The Berkman Center is pleased to share some terrific news from our metaLAB (at) Harvard colleagues: Zeega is a winner of the 2011 Knight News Challenge!
The full announcement from Zeega instigators Kara Oehler, Jesse Shapins, and James Burns can be found below.
Zeega is an open-source HTML5 platform for creating interactive documentaries. It's being developed at the recently founded metaLAB (at) Harvard, hosted by the Berkman Center. We're proud to have supported Mapping Main Street -- Kara, Jesse, and James's earlier collaboration, which inspired the development of Zeega -- and we're excited to be continuing to help via the metaLAB.
The Harvard Gazette has a story up with more background. Check it out, and the announcement below...
And congratulations, Kara, Jesse, James, and team!
(Not to mention all the other awesome 2011 Knight News Challenge winners...congrats!)
June 22, 2011
Dear Friends,
We are excited to announce that Zeega is a winner of the 2011 Knight News Challenge!
The John S. and James L. Knight Foundation’s Knight News Challenge is an international contest to fund digital news experiments that use technology to inform and engage communities.

===============

- Task 1 -
In the Zeega announcement, what kind of platform is Zeega described as?
- Task 2 -
Print the part of the Zeega announcement that opens with the words containing "June 22, 2011" and closes with "and engage communities.".
- Task 3 -
Recast the paragraph of the Zeega announcement beginning "Zeega is an open-source HTML5 platform" as a short bulleted list that keeps its main facts.
The records that follow have no connection to the Zeega announcement.

- Entries shown -
===============

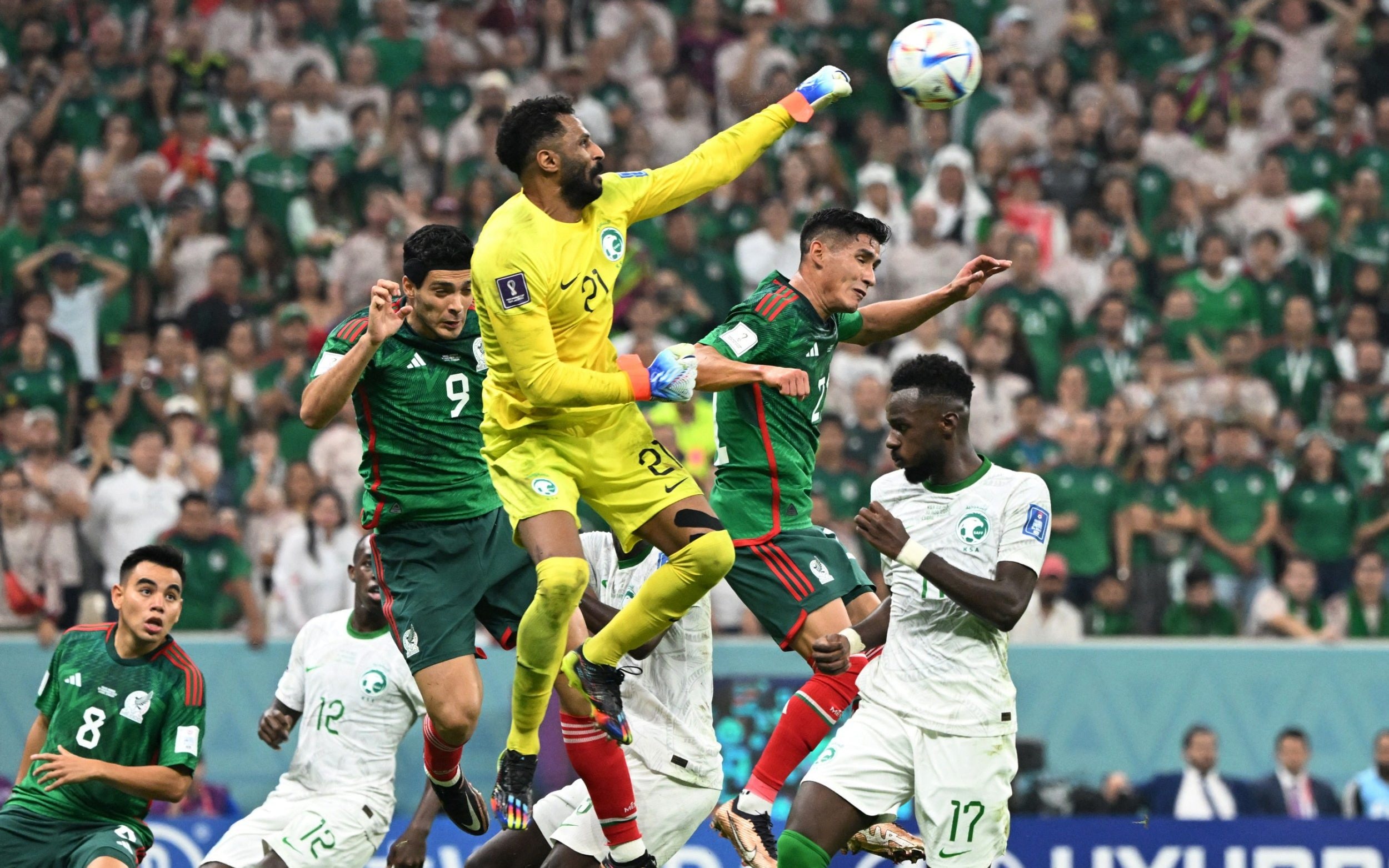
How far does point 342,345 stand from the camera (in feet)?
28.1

===============

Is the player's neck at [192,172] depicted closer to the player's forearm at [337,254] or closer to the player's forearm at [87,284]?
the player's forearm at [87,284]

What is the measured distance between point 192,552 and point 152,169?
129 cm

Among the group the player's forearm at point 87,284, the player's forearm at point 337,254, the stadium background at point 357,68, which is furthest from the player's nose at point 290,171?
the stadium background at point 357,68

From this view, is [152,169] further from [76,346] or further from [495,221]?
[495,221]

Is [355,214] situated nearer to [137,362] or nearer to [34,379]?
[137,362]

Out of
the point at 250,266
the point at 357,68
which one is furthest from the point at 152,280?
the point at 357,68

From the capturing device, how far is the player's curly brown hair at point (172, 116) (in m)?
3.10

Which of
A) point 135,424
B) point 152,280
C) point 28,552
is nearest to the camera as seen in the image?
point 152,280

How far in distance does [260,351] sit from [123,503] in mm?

===============

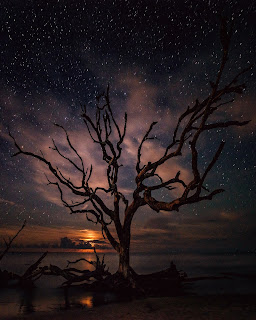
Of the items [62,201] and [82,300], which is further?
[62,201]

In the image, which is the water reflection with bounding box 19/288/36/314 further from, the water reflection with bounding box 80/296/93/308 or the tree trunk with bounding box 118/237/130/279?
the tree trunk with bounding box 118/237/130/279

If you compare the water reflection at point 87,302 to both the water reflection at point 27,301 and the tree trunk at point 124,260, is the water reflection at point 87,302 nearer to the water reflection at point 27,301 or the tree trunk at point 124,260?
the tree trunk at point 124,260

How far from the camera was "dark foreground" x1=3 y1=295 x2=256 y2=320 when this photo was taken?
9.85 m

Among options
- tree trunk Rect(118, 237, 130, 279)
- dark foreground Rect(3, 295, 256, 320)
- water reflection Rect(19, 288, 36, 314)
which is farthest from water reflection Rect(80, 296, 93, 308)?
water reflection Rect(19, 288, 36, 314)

===============

- Task response 1 -
An open-source HTML5 platform for creating interactive documentaries.

- Task response 2 -
June 22, 2011
Dear Friends,
We are excited to announce that Zeega is a winner of the 2011 Knight News Challenge!
The John S. and James L. Knight Foundation’s Knight News Challenge is an international contest to fund digital news experiments that use technology to inform and engage communities.

- Task response 3 -
- Zeega is an open-source HTML5 platform for creating interactive documentaries.
- It is being developed at the recently founded metaLAB (at) Harvard, hosted by the Berkman Center.
- The Berkman Center supported Mapping Main Street, the earlier collaboration by Kara, Jesse, and James that inspired Zeega.
- The Berkman Center continues to help through the metaLAB.